Bacterial Pathogens and Diseases I (Exotoxins) Flashcards
what is a pathogen?
a microorganism capable of causing disease
what is meant by pathogenicity?
the ability of an infectious agent to cause disease
what is meant by virulence?
the quantitative ability of an agent to cause disease
what is meant by toxigenicity?
the ability of a microorganism to produce a toxin that contributes to the development of disease
what are virulence factors?
Factors that bacteria have genetically acquired and encoded in their genome. They are necessary for the bacteria to undergo the process that leads to disease
examples:
adherence factors (to get into tissues)
biofilms
invasion of host cells and tissues
toxins – endotoxins and exotoxins
what are exotoxins?
Heterogeneous group of proteins produced and secreted by living bacterial cells into the host tissues, causing disease symptoms
Produced by both gram negative and gram positive bacteria
What selective advantages do exotoxins give to the bacteria?
help cause disease
Evade immune response Enable biofilm formation Enable attachment to host cells. Escape from phagosomes Allowing carriage without disease
example of toxins
Haemolytic toxins and Phenol soluble modulins
where is s. aureus in our body?
commensal in our nasal cavity – it isn’t doing any damage or releasing toxins
how does s. aureus colonise?
in a bio film
PSMs give it gliding properties – useful for when it lives in the nose. Also contains toxins that prevent that phagolyosome fusion and therefore prevent bacteria death. PSM allows bacteria to escape from the early phagosome.

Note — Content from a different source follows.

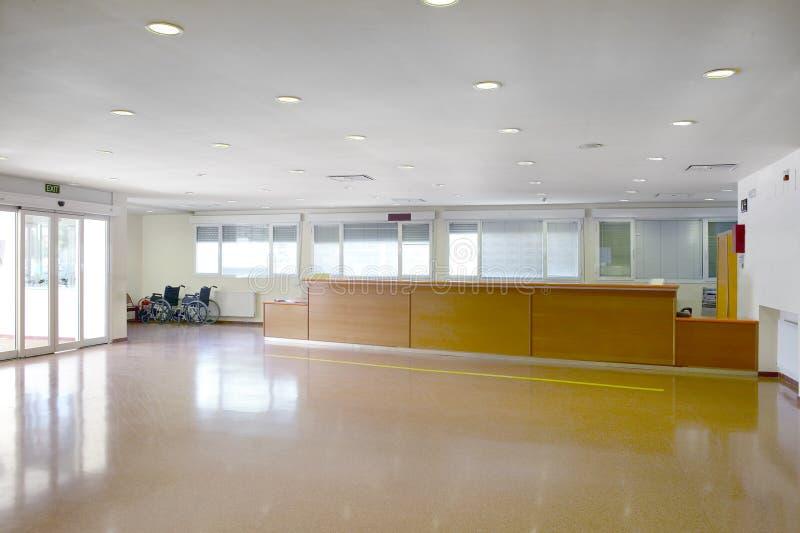 Salão de entrada do centro de saúde Detalhe do interior do hospital ninguém imagem de stock royalty free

Haemolytic toxins to damage other organisms and prevent them from growing – bacteria are in competition, need to kill off other bacteria so they can grow.
Haemolytic toxins
cause cells to lyse by forming pores
Important cause of features of S. aureus disease.
Phenol soluble modulins
interfere with and aggregate the lipid bilayer of host cells, leading to lysis
bacterial chromosome?
single circular piece of double stranded DNA
where are toxin genes encoded?
most toxin genes are encoded on the chromosome, but not all of them - many toxins coded by extrachromosomal genes (plasmids)
how do bacteria exchange genetic information?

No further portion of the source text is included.